Little Walter wrote that line for the song Last Night. I wished I never would say it out loud. It took me an extra day to be comfortable sharing this.
After thirteen years of the most reliable companionship of my life, our cat, Clover, has died. Just typing it is very emotional for me.
Erin and I got Clover more than thirteen years ago in Minnesota. We got a small kitten at the kennel and brought her home. She was a darling from the start.
Living far from where I grew up meant most of my friends were coworkers. It was hard to meet people outside of work when I worked such long hours. I met some wonderful people during my years in Minnesota, New York, and Arizona – but nobody who was there for me every single time.
About a week ago, Sarah asked me who my best friend was. I told her that I didn’t have one because I had so many great friends that it would be impossible for me to pick just one. That wasn’t completely true. The best friend I ever had never spoke a word to me and never left my side during my difficult times. Clover, a simple house cat, was the greatest friend I ever had.
Erin works hard. School and residency are very hard and keep you away from your family for years. During these lonely times in lonely places, Clover was always there for me. Whether we just sat on the couch, she sat on my feet, or she was protecting me from a dangerous moth – she was there.
She actually did find a scorpion in the house once. I must say that was the most helpful thing she could have done.

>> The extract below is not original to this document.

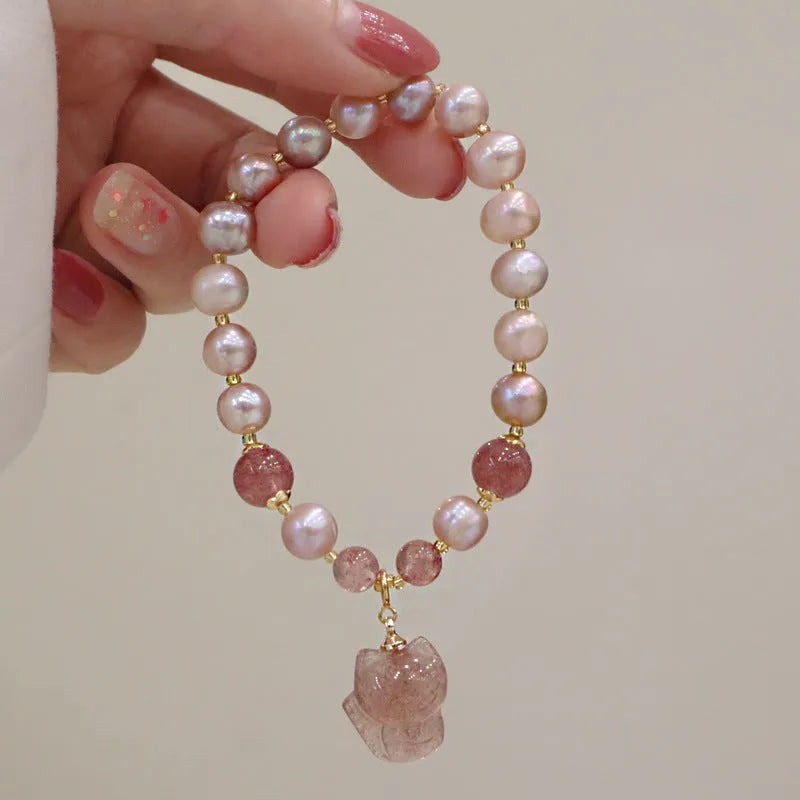 Women's natural freshwater pearl bracelet light pink colour with fox charm on wrist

Once, a ladybug got into our Albany apartment. Clover chased it around the house and managed to catch it. She walked up to me with it proudly in her mouth. She then “meowed” and it flew off her tongue back into the house. I always thought this was so cute.
Another time, also in Albany, our terrible apartment had ill-fitting window screens. Clover jumped up on one and it fell with her attached down two stories! She landed on a bush. I remember looking out the window at her, still attached to the screen, looking up at me letting out a big deep wail. I ran down in the darkness and grabbed her. I asked for new screens and when the complex refused I glued them all in place.
When Sarah was born four years ago, Clover was forced into the back room. She was scared of the new and noisy character in the home. Of course, kids multiply, get bigger, and more curious. And as cats get older, they get more shy. The last few years of Clover’s life were a mix of hiding in our bedroom and poking a head out to say hello when the kids were in school or asleep. It wasn’t ideal but we gave her the best we could.
I discovered that I am allergic to cats when Clover was about four years old. I didn’t think for a second that she would leave my life for my comfort, instead she would go when the time was right and the allergy symptoms were just part of life.
I spent far less time with her during her final years. If I was awake, so were the kids and she was too shy for their noise. I shower in the evenings and she had a habit of waiting for me outside the bathroom door. I’d open the door and she’d plop down on her side so I could rub her belly. We had done this for as long as I can remember. I’m not looking forward to getting out of the shower tonight.
Clover was wonderful and sweet. She had beautiful eyes. I will forever cherish the time we spent together, not saying a word.